(Material for this task begins)
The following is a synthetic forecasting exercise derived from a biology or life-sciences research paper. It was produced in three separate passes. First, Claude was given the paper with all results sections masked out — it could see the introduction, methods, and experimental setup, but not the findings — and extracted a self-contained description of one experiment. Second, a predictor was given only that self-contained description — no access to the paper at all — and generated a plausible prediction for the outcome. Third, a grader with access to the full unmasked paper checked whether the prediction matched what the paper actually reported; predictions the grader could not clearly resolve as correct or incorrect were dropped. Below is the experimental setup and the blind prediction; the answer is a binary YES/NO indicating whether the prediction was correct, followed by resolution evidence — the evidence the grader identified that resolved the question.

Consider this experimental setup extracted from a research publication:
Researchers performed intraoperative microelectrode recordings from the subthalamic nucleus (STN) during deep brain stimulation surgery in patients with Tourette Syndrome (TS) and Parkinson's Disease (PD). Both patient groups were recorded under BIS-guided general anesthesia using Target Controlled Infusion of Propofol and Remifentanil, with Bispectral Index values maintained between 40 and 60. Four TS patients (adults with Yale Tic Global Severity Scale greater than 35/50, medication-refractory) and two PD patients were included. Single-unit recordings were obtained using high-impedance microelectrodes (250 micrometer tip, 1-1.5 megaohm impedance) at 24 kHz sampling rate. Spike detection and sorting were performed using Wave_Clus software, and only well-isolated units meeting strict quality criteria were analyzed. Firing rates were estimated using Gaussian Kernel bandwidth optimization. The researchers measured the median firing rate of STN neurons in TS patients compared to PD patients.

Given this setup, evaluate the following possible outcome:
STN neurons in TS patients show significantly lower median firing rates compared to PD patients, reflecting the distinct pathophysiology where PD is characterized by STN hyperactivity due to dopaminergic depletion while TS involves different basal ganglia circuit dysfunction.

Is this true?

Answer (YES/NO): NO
(Material for this task ends)
(Material for this task begins)
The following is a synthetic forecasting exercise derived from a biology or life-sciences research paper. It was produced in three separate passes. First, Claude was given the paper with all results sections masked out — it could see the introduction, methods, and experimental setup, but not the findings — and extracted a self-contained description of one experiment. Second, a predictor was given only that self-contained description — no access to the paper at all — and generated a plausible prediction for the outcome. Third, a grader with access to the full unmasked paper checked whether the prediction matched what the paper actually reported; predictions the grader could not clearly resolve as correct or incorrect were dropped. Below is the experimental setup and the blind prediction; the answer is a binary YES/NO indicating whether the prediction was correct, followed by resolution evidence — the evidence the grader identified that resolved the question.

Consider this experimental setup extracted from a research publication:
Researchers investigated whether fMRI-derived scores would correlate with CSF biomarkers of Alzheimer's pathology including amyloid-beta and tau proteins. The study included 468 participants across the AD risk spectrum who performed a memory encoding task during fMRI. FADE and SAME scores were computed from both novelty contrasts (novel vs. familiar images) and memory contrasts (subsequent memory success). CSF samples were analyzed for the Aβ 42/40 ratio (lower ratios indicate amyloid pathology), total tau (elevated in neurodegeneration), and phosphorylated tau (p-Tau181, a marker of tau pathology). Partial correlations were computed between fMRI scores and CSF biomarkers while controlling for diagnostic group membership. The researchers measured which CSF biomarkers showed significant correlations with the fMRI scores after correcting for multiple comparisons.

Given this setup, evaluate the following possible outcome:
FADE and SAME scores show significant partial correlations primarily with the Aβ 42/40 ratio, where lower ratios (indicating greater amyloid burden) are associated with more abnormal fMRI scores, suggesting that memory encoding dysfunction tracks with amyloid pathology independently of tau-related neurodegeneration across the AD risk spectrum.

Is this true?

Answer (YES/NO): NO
(Material for this task ends)
(Material for this task begins)
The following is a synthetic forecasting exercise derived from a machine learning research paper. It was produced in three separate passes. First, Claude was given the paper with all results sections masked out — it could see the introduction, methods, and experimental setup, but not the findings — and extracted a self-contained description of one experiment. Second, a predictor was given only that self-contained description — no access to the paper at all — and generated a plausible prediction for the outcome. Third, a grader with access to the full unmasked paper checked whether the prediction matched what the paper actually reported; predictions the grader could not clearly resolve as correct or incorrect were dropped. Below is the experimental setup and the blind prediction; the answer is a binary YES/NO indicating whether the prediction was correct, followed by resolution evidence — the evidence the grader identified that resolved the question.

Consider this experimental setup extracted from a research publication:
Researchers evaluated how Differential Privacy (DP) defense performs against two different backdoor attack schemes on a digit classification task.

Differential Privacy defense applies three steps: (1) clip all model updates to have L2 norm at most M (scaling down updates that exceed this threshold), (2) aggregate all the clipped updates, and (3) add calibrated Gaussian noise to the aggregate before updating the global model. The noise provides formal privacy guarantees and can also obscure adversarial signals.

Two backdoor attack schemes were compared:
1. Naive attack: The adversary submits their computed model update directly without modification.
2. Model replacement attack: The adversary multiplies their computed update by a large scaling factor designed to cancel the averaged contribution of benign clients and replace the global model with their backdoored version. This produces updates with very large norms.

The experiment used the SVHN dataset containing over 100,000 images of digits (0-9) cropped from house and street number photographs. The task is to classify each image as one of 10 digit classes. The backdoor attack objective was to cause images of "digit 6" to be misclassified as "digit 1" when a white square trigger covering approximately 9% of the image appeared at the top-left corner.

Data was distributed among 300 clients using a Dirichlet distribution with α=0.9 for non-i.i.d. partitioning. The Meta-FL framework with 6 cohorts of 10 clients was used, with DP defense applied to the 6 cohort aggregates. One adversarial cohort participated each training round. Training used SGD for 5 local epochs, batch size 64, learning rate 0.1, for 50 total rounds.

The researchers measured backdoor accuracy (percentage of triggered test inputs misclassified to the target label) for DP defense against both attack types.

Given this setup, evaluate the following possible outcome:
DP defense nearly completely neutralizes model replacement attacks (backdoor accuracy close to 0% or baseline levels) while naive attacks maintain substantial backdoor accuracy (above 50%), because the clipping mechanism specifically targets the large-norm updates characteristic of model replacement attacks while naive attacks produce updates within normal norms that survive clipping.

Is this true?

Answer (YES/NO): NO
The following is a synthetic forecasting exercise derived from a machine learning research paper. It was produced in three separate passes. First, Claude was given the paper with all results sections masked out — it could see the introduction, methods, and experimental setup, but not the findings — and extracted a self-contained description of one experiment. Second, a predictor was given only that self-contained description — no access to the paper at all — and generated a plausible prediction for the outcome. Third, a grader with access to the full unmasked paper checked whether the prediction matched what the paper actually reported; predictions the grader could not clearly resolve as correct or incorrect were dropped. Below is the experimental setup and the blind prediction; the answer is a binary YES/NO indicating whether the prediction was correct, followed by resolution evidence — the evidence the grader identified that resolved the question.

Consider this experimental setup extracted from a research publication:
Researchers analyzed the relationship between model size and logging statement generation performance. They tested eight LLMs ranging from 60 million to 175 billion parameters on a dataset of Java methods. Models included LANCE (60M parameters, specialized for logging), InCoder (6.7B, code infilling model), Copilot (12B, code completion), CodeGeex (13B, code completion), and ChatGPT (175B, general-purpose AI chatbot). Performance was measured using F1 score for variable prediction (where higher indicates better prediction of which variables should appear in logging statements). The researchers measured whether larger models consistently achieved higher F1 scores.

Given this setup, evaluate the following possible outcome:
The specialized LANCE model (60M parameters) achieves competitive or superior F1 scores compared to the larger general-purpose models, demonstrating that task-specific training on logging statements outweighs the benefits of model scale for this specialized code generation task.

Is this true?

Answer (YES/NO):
(Material for this task ends)
◆ How to complete this task:
Sift through the material above and copy the lines that contain the word "schemes".

◆ Exercise result:
Researchers evaluated how Differential Privacy (DP) defense performs against two different backdoor attack schemes on a digit classification task.
Two backdoor attack schemes were compared:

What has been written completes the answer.